Ia menutup semua aplikasi dengan kasar. “Semua gara-gara perempuan itu,” gumamnya penuh amarah.
Rafi menyalakan mesin dan kembali melaju, tapi pikirannya tak lagi jernih. Di kepalanya hanya ada satu nama yang terus berdengung yaitu Alisha. Satu-satunya saksi atas perbuatannya itu.
Di rumah, Alisha tertidur pulas. Nafasnya masih sedikit tidak teratur, wajahnya pucat, tapi jauh lebih damai dibanding beberapa hari lalu.

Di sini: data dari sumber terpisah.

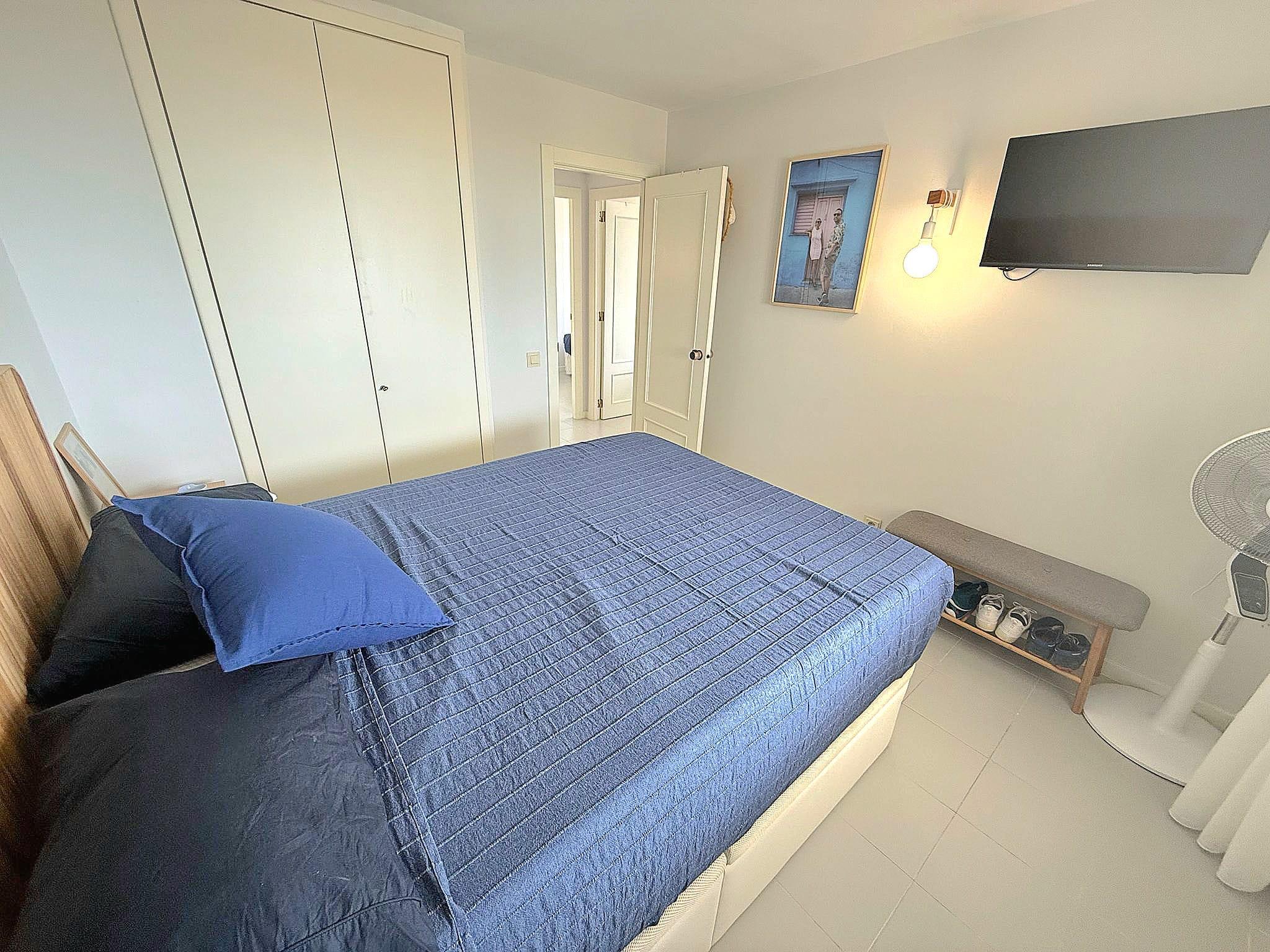 Imagen 16 Apto. Playa en venta en Calafell / Primera línea de mar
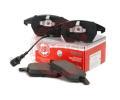 MASTER-SPORT GERMANY Sada brzdovch destiek HD Long Drive MSG 13046071842N-SET-MS, 13046071842N-SET-MS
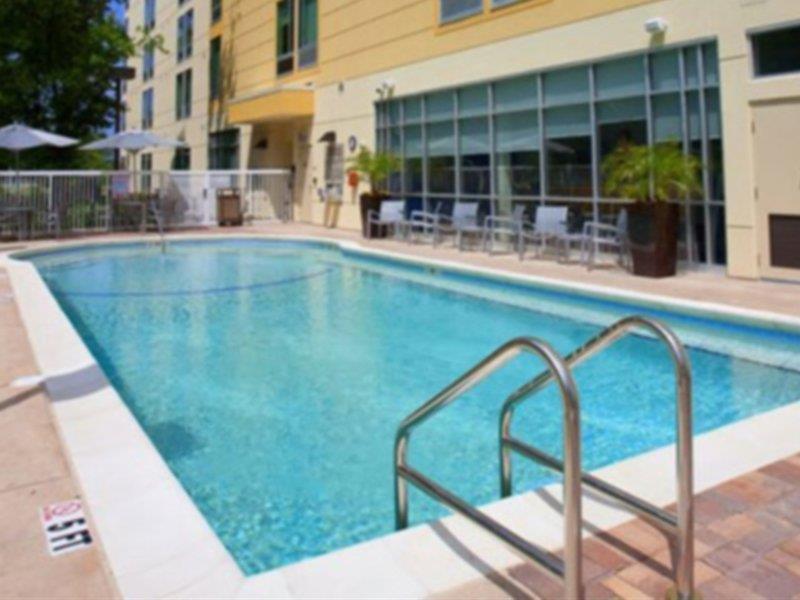 Springhill Suites Tampa North/Tampa Palms מראה חיצוני תמונה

Albiru masuk dengan langkah pelan. Ia duduk di sisi ranjang, menatap istrinya lama, lalu meraih tangan Alisha dan menggenggamnya.
“Sekarang kamu aman,” bisiknya. “Aku janji.”
Albiru mengusap lembut wajah perempuan yang sudah menderita karena dirinya sendiri, karena obsesi seorang Naya, Alisha yang harus menanggung kekejaman tersebut.
Albiru tidak akan tinggal diam mengenai sikap ini, dia akan memastikan kalau Alisha aman dan juga sangat ingin menghabisi Rafi dengan tangannya sendiri. Bagi Albiru, Rafi adalah orang yang pantas dia bunuh secepatnya karena sudah berani mengusik ketenangan dan kenyamanan seorang Alisha—istri tercintanya.